Let's start with the big picture, captured at the very bottom row of the graph. Again, among all four-year institutions -- public, private, for-profit, and non-profit -- 36 percent of those who graduated took out nothing. Zero. No loans. Yes, these people exist. Some are dependents (meaning they have help from family), and some are independent (meaning they're self-financing). Meanwhile, 11 percent took out less than $9,822; another 15 percent took out between $9,883 and $17,288. Only 19 percent took out more than $27,978.*
But not all schools are created equal. Note that at state colleges, which educate the vast majority of students, 40 percent of dependent graduates took out nothing, and only 14 percent borrowed more than $27,978 in loans. At for-profit schools, just 16 percent of graduates made it through without debt, and 65 percent borrowed beyond the $27,978 mark.
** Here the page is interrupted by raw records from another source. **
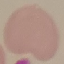

It is uninfected.

stain = Giemsa
image type = cell patch, automatically extracted from a larger field of view and resized to 64 × 64 pixels
preparation = thin blood film
capture = smartphone through the microscope eyepiece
Report the malaria status of this cell.
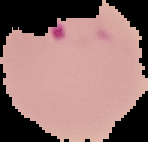
Parasitized.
Which brings us to the thing that often gets lost in this conversation. Yes, student debt has grown like poison ivy across most of higher ed. But the young people truly feeling its worst effects are those who attend the for-profits. These schools educate about 10 to 13 percent of all undergrads, yet their students receive about a quarter of all federal financial aid and make up 47 percent of all defaults on federal student loans. They're a disproportionate part of the problem, and talking about borrowing as if it's having an equally deleterious effect for all students takes the focus off the specific problems that this one, very poorly regulated industry has helped create. In the process, we're probably scaring off the many, many, low-income but high-achieving students who never bother to apply to selective colleges with more generous financial aid and lower default rates, in part possibly because of the constant drumbeat about how expensive a degree is.
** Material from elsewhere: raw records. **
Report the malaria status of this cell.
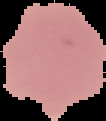
Uninfected.

Segmented cell region on a black background. Image is 106×121 pixels. From a thin blood smear.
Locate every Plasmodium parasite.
I'm not saying we shouldn't discuss the debt issues facing students at State U. Of course we should. But treating the entire problem as a horror film isn't doing anybody any favors.
(H/T to The New America Foundation's Rachel Fishman, @higheredrachel, and the Chronicle of Higher Education for the video).
*This graph is a tiny bit confusing because the "quartiles" up top correspond to debt among all borrowers, including dropouts who aren't included in the other numbers on this chart. Also, in case you were wondering, the figure next to each type of institution shows the tally of students in the study who graduated from that type of school.